Task directions
Gather every line below that contains the word "cell", and copy each one out in full.

Records provided
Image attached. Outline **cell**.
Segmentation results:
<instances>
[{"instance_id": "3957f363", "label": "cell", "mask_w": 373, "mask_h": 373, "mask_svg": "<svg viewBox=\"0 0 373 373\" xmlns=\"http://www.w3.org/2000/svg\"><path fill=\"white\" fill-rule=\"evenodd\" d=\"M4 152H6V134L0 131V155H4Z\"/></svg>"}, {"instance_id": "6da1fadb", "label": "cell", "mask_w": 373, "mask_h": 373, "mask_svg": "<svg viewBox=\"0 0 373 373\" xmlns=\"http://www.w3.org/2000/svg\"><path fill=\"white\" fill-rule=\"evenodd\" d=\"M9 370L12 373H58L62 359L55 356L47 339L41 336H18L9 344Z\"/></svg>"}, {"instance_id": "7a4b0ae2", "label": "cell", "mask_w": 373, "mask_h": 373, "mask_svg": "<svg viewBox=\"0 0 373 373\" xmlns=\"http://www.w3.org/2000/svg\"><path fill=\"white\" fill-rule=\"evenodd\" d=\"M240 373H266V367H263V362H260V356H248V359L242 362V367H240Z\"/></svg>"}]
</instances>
---
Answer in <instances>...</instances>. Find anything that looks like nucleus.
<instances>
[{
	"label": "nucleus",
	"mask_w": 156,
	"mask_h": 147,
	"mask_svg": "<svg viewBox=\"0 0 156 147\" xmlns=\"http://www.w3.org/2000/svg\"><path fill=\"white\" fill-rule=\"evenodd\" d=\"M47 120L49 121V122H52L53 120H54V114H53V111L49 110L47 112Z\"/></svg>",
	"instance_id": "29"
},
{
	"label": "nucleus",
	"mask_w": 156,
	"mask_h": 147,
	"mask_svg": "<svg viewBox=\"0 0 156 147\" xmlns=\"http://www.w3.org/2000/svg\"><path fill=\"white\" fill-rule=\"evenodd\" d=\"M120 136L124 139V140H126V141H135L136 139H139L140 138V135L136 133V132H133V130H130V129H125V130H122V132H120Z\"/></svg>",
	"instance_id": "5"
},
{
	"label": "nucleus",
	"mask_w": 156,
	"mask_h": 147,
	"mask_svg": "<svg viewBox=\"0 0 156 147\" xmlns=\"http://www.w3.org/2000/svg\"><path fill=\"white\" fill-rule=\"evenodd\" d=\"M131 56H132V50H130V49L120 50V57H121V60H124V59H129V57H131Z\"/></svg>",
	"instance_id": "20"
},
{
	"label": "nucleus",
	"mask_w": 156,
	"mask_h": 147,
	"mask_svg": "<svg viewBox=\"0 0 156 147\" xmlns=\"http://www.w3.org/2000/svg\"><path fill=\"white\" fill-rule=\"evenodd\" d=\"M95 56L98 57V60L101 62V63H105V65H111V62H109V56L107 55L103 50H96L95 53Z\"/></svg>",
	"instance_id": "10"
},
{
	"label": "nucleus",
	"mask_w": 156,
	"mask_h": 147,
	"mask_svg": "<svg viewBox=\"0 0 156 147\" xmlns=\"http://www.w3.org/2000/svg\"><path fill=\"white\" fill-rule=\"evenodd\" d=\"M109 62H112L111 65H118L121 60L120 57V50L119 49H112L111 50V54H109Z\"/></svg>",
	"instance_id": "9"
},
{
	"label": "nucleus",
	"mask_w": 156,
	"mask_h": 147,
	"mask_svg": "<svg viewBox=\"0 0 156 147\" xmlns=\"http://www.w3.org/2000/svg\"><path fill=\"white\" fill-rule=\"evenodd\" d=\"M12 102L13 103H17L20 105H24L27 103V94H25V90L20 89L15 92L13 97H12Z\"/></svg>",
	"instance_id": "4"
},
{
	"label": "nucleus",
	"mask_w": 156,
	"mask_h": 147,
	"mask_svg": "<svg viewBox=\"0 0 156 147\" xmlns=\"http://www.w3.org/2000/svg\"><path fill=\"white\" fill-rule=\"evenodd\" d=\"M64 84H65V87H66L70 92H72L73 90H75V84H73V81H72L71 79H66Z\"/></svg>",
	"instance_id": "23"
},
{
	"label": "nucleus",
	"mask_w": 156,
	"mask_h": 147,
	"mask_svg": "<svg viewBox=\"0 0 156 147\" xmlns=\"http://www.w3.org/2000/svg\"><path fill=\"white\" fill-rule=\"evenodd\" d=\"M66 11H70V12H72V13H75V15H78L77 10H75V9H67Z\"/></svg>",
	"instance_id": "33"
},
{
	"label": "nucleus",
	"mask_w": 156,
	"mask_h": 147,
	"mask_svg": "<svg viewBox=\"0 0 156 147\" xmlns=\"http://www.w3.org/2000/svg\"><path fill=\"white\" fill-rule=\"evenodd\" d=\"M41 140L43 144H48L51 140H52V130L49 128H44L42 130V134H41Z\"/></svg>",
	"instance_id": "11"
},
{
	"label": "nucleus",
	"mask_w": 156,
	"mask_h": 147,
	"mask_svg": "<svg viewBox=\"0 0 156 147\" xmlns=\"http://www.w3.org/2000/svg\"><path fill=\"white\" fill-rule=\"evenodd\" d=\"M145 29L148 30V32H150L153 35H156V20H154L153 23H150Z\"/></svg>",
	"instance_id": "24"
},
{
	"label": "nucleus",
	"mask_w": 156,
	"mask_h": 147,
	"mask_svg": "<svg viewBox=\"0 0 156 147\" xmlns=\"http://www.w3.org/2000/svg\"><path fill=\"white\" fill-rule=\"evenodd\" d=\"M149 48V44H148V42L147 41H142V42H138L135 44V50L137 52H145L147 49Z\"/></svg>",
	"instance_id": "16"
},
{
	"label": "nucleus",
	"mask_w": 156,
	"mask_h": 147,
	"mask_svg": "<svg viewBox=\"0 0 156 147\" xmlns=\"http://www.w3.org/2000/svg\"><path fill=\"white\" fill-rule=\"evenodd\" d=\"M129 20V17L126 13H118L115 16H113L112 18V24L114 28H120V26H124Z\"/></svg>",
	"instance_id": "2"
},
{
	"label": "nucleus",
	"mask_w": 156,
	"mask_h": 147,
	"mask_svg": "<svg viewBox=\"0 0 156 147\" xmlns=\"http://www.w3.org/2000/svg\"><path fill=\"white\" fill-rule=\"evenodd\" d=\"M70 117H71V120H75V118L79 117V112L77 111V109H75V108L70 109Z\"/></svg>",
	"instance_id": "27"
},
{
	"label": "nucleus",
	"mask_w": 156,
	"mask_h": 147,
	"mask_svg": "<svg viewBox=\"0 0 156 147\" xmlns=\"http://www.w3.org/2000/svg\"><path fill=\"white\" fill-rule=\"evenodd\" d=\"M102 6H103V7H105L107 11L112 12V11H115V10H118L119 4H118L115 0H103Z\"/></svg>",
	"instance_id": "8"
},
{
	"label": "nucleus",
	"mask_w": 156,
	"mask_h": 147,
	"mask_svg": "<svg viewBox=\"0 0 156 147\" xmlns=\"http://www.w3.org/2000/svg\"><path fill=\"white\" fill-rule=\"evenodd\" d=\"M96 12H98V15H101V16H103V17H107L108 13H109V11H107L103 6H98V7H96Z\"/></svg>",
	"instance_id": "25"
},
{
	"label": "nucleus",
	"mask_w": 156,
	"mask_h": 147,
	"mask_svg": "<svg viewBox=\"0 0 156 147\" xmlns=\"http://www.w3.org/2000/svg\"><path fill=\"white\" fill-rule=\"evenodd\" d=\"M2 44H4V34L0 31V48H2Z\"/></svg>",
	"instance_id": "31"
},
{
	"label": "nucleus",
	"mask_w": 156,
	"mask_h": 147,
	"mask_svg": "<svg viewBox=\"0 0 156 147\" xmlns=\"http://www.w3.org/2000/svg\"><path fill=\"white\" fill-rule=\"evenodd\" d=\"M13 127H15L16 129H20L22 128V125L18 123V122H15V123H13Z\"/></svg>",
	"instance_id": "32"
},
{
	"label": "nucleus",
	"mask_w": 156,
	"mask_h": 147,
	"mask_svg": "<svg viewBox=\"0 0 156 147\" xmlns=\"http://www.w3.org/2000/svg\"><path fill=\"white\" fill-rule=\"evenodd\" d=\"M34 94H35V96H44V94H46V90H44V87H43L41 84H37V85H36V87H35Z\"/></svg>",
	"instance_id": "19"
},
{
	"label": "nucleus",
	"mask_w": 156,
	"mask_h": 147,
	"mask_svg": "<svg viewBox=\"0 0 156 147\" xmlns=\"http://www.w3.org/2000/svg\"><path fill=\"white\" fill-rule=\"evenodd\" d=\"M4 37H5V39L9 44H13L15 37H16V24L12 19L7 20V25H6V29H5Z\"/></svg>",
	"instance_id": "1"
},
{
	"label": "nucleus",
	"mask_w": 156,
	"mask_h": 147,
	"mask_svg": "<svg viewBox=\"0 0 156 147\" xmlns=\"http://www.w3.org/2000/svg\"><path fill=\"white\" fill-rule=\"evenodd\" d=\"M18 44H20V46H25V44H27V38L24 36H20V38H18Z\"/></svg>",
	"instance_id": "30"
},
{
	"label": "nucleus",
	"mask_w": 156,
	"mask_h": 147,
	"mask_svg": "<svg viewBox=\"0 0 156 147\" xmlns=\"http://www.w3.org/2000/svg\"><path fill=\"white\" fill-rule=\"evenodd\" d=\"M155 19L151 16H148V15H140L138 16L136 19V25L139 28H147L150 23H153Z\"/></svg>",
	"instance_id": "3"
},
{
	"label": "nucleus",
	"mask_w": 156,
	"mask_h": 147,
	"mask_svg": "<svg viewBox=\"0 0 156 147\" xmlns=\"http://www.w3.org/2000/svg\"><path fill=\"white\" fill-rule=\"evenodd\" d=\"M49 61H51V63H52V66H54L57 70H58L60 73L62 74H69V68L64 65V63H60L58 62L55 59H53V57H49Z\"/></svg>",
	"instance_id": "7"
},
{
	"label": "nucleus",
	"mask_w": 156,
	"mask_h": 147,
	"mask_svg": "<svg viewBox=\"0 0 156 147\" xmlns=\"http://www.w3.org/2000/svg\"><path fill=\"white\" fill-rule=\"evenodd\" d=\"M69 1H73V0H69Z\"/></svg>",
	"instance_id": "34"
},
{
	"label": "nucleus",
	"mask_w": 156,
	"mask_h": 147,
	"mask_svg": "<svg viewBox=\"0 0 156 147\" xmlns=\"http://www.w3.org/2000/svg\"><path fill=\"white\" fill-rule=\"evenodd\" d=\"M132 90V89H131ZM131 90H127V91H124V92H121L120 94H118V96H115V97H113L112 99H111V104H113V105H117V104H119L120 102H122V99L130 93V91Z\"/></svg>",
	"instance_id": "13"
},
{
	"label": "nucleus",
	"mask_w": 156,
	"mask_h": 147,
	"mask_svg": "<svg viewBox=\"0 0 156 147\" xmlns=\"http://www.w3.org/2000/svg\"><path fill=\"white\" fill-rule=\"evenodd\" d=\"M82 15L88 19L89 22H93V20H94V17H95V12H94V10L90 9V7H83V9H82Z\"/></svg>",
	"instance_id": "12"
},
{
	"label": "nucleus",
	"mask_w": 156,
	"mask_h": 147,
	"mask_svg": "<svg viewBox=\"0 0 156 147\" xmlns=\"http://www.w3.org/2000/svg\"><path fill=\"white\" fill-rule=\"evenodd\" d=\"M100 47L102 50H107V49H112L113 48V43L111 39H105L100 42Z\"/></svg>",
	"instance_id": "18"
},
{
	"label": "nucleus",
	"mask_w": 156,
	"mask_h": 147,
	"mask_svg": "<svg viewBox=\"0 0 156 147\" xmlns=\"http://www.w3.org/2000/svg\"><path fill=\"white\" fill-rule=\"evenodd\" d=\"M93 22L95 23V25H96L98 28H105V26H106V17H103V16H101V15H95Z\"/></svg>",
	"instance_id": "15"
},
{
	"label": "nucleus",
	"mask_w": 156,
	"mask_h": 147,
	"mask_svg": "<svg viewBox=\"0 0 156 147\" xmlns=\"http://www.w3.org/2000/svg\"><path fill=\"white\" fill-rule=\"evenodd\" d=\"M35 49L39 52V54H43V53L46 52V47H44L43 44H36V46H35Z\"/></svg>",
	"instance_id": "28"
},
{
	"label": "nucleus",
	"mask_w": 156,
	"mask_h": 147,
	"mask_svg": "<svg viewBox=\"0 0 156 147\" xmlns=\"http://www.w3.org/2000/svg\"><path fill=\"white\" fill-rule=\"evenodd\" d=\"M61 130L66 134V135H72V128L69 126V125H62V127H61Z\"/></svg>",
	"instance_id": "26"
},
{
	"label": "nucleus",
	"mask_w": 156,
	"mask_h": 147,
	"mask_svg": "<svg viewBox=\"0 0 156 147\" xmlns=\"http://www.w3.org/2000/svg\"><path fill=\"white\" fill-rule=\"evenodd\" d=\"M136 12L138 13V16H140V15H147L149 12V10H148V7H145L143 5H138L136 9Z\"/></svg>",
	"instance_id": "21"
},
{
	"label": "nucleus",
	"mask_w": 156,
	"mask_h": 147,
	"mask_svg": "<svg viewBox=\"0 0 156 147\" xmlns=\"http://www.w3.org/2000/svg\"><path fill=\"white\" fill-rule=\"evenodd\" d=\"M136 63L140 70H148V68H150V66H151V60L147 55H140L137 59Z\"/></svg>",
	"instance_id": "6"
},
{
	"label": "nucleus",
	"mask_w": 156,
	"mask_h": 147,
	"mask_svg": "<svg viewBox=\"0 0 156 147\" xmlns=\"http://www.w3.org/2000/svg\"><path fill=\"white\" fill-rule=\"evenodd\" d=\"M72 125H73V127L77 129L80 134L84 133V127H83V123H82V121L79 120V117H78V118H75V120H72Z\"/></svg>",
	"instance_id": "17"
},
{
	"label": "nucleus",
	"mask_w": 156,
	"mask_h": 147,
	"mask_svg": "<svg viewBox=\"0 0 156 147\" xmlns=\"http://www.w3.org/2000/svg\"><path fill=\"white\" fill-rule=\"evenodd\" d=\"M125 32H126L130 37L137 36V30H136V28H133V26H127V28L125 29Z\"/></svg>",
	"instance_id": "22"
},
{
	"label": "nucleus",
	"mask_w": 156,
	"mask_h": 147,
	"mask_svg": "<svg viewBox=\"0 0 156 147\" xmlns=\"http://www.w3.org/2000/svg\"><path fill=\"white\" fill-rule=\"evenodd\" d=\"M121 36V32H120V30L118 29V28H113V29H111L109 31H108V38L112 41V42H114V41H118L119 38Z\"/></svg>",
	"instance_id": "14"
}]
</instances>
==
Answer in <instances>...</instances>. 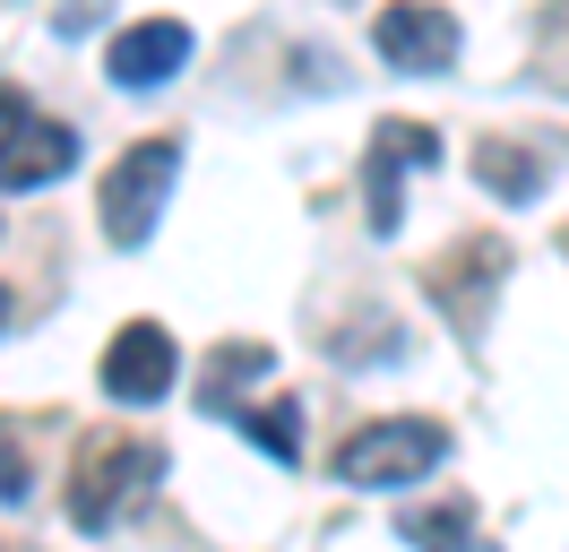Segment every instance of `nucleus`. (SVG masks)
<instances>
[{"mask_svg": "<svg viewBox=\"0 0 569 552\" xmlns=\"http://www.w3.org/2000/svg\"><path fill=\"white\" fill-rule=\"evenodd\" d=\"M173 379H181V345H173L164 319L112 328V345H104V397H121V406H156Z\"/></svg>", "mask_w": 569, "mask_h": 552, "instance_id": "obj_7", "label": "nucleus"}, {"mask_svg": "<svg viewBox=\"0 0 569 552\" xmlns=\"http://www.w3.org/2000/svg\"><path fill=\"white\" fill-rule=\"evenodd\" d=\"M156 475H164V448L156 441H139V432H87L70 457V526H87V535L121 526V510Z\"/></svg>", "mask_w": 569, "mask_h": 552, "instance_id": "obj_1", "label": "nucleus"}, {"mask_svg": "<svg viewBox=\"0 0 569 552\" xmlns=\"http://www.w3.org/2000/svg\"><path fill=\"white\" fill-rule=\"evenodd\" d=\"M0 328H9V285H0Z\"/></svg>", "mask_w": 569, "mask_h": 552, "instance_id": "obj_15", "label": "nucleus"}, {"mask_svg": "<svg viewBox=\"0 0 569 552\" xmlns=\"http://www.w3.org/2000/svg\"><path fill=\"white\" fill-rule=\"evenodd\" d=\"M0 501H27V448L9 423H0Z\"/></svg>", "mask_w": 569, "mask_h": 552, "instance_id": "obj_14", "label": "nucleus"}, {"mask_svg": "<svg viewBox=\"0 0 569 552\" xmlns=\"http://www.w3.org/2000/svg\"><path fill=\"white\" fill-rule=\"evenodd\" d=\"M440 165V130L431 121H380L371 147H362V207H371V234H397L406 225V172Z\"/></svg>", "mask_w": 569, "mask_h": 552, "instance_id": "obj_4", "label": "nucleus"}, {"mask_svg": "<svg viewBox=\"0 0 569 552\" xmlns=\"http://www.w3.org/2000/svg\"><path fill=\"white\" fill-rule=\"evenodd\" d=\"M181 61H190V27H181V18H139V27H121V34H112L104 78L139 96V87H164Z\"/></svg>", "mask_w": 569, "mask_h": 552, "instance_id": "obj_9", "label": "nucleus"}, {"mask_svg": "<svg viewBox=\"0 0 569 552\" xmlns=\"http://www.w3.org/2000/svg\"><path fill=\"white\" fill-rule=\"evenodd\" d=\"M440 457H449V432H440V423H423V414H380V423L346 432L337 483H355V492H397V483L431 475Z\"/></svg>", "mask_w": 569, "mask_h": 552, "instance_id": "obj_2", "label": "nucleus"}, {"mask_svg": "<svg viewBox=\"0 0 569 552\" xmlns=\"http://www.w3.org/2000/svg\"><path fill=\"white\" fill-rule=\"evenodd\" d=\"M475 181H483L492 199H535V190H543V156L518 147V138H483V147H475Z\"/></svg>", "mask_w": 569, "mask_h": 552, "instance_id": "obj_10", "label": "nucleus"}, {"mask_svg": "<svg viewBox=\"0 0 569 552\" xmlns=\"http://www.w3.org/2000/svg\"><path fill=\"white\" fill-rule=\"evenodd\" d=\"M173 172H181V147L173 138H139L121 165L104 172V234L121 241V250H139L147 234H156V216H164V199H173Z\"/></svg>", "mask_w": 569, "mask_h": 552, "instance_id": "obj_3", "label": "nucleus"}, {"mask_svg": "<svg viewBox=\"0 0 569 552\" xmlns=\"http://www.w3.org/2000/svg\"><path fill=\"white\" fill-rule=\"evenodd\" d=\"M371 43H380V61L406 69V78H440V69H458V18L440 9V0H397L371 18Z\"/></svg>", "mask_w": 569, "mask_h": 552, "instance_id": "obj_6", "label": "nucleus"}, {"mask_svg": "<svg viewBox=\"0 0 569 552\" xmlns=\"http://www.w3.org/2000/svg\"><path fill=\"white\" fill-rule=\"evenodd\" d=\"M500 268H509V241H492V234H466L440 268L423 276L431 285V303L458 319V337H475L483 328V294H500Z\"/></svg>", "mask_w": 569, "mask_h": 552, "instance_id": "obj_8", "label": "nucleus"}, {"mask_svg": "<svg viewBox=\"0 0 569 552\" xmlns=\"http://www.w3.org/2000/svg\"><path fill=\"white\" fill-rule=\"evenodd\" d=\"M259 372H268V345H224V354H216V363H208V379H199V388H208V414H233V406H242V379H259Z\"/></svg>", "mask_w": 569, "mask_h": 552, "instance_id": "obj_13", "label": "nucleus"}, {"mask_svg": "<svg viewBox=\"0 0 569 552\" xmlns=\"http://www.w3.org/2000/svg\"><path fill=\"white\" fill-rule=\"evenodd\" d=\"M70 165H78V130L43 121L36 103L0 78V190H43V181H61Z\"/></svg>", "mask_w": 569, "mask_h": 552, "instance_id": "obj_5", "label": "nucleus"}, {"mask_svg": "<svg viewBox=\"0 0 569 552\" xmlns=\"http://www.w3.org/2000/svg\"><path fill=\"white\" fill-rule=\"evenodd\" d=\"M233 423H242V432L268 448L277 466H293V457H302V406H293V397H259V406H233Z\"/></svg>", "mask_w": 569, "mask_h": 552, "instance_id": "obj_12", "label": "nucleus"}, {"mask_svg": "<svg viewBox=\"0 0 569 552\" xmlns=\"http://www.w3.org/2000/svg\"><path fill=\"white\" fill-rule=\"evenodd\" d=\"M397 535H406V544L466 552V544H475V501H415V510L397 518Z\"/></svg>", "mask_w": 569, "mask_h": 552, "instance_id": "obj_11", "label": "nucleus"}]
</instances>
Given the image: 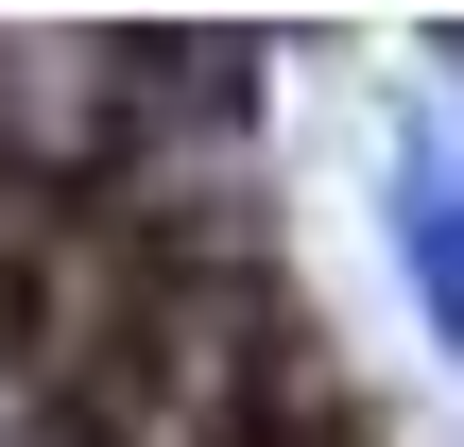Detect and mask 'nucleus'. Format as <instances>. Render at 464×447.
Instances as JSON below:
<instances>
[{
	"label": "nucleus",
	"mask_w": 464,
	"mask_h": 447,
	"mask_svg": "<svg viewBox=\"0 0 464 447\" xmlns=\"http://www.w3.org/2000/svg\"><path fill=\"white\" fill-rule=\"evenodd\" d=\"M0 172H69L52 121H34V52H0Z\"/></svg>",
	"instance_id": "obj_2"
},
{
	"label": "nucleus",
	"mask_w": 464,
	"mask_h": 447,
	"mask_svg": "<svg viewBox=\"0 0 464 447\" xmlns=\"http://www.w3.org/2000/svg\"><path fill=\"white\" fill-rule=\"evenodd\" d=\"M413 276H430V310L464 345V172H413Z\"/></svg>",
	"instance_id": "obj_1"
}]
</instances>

Response to the exercise
Image attached. Outline **cell**.
[{"instance_id": "3957f363", "label": "cell", "mask_w": 373, "mask_h": 373, "mask_svg": "<svg viewBox=\"0 0 373 373\" xmlns=\"http://www.w3.org/2000/svg\"><path fill=\"white\" fill-rule=\"evenodd\" d=\"M4 152H6V134L0 131V155H4Z\"/></svg>"}, {"instance_id": "6da1fadb", "label": "cell", "mask_w": 373, "mask_h": 373, "mask_svg": "<svg viewBox=\"0 0 373 373\" xmlns=\"http://www.w3.org/2000/svg\"><path fill=\"white\" fill-rule=\"evenodd\" d=\"M9 370L12 373H58L62 359L55 356L47 339L41 336H18L9 344Z\"/></svg>"}, {"instance_id": "7a4b0ae2", "label": "cell", "mask_w": 373, "mask_h": 373, "mask_svg": "<svg viewBox=\"0 0 373 373\" xmlns=\"http://www.w3.org/2000/svg\"><path fill=\"white\" fill-rule=\"evenodd\" d=\"M240 373H266V367H263V362H260V356H248V359L242 362V367H240Z\"/></svg>"}]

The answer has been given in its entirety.